_The task_:
Show each line of the listing below that contains the string "instances". Case matters.

_Provided information_:
* * *

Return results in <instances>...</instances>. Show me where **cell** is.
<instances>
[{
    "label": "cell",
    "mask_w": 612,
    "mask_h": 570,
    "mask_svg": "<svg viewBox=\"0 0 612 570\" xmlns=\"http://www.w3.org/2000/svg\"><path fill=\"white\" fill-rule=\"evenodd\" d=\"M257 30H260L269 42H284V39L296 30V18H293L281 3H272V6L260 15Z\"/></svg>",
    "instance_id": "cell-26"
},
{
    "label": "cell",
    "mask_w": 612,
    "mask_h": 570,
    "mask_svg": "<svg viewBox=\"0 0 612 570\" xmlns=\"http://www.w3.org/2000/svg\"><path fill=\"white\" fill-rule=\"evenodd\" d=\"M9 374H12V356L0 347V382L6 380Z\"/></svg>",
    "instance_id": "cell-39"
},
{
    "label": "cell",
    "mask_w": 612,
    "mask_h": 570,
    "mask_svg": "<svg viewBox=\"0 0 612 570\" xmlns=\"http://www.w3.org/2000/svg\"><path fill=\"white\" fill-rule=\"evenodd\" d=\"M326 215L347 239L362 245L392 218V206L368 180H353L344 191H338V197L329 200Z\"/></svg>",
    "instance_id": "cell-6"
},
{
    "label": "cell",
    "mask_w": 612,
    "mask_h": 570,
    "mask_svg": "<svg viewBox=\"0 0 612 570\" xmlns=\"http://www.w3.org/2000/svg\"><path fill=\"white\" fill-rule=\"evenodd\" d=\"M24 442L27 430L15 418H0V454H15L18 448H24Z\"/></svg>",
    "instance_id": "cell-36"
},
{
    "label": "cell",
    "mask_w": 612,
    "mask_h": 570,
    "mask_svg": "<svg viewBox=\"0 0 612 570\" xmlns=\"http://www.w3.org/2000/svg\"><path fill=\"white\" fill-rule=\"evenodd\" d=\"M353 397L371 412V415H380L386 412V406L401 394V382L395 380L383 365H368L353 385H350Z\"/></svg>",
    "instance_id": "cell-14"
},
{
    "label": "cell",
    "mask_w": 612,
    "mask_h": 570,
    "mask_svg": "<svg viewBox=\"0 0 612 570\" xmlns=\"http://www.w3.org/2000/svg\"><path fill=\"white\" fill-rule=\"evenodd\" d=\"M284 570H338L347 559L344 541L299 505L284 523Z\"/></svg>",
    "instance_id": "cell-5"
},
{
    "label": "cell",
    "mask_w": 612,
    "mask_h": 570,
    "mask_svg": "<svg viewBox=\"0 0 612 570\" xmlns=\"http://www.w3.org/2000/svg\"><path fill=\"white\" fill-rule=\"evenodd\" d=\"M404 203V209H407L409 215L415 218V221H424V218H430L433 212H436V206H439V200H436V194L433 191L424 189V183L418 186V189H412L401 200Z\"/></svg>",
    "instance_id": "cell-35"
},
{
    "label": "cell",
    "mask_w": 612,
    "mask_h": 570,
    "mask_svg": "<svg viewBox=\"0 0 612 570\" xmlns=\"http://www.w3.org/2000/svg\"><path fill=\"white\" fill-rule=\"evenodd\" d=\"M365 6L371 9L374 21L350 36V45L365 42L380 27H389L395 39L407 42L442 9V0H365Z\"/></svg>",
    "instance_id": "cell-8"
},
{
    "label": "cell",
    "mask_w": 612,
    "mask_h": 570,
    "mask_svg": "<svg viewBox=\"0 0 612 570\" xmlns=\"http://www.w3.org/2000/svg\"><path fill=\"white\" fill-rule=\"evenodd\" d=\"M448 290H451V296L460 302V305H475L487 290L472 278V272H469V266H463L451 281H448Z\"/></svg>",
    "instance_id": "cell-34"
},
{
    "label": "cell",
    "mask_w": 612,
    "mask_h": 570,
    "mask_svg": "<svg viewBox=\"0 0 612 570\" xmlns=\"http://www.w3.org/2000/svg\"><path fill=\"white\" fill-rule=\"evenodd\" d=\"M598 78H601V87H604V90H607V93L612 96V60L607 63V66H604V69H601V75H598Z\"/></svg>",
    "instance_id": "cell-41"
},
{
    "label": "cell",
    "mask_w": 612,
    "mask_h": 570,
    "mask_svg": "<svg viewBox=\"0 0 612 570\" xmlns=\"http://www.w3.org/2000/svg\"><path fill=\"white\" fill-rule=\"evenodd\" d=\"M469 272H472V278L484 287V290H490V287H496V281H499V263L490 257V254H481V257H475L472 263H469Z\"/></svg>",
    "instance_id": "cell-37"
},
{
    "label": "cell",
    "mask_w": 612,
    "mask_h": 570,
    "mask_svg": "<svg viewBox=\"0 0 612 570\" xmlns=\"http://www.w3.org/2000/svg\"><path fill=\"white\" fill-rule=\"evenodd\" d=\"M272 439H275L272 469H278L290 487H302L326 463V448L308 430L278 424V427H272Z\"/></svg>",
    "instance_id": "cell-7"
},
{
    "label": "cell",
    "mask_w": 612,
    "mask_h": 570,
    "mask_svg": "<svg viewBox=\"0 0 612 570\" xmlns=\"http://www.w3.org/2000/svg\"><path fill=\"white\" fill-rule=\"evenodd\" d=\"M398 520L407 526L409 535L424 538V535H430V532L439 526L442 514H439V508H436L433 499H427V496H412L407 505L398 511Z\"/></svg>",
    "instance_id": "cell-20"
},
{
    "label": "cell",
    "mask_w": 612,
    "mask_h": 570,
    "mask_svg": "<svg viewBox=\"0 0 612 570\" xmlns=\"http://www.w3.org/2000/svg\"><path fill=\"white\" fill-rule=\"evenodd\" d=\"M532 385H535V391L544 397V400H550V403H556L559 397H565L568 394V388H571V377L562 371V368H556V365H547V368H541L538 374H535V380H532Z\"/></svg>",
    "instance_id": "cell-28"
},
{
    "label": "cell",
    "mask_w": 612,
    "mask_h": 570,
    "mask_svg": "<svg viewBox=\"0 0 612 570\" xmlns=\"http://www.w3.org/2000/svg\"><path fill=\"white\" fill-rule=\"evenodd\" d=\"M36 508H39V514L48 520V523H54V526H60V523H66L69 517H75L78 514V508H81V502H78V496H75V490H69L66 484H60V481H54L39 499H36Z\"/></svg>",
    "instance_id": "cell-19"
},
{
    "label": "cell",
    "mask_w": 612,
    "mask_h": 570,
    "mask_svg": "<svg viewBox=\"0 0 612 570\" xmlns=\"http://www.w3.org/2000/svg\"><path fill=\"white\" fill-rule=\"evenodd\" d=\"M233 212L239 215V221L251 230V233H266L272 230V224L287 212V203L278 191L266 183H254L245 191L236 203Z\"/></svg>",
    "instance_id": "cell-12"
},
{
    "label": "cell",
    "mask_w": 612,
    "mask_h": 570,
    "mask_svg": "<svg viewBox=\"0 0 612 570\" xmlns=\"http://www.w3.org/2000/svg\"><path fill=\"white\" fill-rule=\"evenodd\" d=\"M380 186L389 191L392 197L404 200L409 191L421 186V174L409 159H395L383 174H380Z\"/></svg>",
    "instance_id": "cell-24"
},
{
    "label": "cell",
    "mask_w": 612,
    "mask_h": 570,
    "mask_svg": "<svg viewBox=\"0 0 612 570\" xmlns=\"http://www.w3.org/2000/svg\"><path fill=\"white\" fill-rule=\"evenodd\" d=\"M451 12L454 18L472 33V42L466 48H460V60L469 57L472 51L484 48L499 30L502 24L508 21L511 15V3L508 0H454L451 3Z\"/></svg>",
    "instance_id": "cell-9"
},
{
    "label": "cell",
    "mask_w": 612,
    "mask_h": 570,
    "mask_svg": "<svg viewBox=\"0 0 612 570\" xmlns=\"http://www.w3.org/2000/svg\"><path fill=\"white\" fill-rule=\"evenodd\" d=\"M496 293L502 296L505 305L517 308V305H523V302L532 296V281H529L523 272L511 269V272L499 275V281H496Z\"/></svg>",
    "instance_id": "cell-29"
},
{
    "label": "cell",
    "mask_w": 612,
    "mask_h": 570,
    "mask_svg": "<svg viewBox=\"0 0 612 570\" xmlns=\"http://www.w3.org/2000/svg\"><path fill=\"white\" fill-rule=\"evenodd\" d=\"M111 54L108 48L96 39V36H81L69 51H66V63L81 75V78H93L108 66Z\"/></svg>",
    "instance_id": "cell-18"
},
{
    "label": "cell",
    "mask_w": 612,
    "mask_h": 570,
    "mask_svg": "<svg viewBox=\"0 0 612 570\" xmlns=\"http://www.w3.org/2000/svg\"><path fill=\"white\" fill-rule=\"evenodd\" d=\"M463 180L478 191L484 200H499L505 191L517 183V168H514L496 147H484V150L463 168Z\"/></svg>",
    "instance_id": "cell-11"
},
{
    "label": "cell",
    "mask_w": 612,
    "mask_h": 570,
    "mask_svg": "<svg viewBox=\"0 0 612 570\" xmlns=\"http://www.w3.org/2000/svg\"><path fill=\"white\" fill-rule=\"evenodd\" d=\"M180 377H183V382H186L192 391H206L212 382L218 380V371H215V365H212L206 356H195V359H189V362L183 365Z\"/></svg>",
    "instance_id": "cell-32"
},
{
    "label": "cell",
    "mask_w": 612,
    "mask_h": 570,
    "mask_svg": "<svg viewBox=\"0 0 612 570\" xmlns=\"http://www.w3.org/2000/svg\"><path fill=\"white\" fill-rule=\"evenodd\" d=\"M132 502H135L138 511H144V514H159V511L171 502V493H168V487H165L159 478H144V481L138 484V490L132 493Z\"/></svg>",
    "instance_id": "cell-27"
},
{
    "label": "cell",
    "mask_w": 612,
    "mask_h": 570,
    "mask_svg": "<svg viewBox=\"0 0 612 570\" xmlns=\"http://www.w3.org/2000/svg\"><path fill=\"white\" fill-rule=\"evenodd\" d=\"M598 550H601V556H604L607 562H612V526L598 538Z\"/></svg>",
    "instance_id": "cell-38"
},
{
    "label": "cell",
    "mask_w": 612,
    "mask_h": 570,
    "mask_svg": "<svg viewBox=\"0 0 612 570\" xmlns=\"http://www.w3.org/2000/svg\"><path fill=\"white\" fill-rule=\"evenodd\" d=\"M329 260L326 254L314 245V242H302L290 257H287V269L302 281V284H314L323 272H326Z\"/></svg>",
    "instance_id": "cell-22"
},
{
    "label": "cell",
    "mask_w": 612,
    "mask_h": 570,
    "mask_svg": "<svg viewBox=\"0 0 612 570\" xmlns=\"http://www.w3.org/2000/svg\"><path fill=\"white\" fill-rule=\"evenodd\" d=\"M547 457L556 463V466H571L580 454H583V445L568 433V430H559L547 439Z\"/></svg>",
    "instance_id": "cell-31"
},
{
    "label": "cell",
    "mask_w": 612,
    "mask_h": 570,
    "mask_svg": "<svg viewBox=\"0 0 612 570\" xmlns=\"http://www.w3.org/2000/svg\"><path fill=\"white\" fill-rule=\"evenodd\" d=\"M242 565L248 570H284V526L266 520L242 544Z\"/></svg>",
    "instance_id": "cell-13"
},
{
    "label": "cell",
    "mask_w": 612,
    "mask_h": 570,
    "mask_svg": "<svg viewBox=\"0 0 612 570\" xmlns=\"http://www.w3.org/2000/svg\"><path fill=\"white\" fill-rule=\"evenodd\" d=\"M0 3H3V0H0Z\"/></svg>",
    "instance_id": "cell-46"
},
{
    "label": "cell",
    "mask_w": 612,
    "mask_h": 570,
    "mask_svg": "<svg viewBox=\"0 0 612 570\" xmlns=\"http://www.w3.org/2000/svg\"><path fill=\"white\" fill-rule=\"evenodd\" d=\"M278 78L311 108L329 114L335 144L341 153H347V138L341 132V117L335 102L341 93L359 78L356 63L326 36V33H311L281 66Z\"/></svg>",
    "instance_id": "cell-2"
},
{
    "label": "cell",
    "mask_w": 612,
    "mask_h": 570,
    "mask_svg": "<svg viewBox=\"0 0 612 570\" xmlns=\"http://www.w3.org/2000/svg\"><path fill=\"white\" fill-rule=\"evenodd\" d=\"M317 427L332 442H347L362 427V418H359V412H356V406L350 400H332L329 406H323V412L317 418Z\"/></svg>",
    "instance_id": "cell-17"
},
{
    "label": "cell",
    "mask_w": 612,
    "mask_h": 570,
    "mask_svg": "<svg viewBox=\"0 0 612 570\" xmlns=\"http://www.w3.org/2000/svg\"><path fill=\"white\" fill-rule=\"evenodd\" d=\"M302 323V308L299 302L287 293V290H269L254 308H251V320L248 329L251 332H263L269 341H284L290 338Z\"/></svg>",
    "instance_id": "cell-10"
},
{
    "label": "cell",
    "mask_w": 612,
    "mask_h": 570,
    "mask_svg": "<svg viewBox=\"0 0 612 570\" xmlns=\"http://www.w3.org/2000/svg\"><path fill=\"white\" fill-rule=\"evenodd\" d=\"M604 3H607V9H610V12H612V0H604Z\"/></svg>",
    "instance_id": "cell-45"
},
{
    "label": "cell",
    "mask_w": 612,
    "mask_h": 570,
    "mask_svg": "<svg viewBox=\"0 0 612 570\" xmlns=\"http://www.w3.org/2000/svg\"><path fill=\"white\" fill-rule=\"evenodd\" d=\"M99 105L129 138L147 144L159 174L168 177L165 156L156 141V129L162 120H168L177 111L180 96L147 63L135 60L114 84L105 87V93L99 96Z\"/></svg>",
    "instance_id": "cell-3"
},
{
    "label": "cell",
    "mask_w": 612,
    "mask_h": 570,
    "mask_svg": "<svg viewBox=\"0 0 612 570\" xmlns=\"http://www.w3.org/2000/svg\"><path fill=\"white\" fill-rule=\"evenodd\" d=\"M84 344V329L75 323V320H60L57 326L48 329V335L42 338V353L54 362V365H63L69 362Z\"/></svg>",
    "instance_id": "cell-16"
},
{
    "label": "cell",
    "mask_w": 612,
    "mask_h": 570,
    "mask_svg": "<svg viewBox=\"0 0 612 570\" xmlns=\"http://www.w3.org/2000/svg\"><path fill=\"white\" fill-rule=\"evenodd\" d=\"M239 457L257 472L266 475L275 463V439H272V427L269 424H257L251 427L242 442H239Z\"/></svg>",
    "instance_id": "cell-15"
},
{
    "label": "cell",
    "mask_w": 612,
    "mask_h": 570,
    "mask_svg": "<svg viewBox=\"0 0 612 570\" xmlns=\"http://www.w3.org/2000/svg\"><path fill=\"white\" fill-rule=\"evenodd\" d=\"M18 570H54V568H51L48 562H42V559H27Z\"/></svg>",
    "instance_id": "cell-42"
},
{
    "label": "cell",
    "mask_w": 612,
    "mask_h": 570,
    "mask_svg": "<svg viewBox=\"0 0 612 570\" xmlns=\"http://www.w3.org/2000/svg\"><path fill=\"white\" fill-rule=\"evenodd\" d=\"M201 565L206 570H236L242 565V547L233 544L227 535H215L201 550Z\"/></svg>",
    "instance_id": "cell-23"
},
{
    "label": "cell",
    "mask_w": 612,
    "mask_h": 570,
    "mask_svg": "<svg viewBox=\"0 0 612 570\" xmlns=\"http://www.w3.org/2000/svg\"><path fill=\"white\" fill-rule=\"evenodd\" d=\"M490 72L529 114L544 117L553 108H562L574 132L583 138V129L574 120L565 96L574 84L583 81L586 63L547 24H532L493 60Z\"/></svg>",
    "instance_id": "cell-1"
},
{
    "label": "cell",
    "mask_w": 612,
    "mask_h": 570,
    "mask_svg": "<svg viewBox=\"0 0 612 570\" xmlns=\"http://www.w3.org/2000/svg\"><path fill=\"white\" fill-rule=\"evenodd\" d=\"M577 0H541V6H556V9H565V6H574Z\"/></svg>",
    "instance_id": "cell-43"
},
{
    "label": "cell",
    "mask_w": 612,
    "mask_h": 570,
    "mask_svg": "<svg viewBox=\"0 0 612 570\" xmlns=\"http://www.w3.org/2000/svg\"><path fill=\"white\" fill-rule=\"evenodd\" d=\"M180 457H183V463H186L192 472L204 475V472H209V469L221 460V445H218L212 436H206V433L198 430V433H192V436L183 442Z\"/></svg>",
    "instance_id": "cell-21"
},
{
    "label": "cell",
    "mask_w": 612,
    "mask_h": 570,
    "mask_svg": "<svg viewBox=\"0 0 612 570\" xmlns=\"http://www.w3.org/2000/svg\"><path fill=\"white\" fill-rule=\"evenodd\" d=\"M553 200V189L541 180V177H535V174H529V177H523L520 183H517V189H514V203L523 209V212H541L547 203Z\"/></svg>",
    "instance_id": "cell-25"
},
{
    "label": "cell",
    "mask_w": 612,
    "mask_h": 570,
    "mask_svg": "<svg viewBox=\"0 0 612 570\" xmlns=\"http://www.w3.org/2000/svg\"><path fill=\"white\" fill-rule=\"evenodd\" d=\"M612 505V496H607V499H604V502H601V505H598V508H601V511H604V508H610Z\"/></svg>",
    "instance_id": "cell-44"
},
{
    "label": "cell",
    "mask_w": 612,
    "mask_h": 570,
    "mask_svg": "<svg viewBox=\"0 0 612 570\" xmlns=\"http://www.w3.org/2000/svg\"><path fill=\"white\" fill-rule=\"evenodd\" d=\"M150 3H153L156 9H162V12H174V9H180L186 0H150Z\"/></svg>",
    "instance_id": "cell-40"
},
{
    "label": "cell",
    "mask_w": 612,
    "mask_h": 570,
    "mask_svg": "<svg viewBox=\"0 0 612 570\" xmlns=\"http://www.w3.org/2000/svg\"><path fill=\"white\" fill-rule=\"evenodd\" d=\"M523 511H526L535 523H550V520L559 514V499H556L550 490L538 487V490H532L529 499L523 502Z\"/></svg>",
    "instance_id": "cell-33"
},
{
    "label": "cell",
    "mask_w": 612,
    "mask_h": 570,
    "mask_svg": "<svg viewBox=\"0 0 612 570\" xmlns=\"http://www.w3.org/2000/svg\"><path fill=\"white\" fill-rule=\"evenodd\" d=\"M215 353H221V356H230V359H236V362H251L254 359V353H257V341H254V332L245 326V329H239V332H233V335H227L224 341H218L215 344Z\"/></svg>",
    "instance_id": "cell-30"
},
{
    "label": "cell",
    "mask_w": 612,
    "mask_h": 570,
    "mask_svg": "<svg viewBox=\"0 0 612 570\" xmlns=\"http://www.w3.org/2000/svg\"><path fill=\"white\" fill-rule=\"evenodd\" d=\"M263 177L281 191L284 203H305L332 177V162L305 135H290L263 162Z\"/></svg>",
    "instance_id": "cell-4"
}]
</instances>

* * *

_The answer_:
Return results in <instances>...</instances>. Show me where **cell** is.
<instances>
</instances>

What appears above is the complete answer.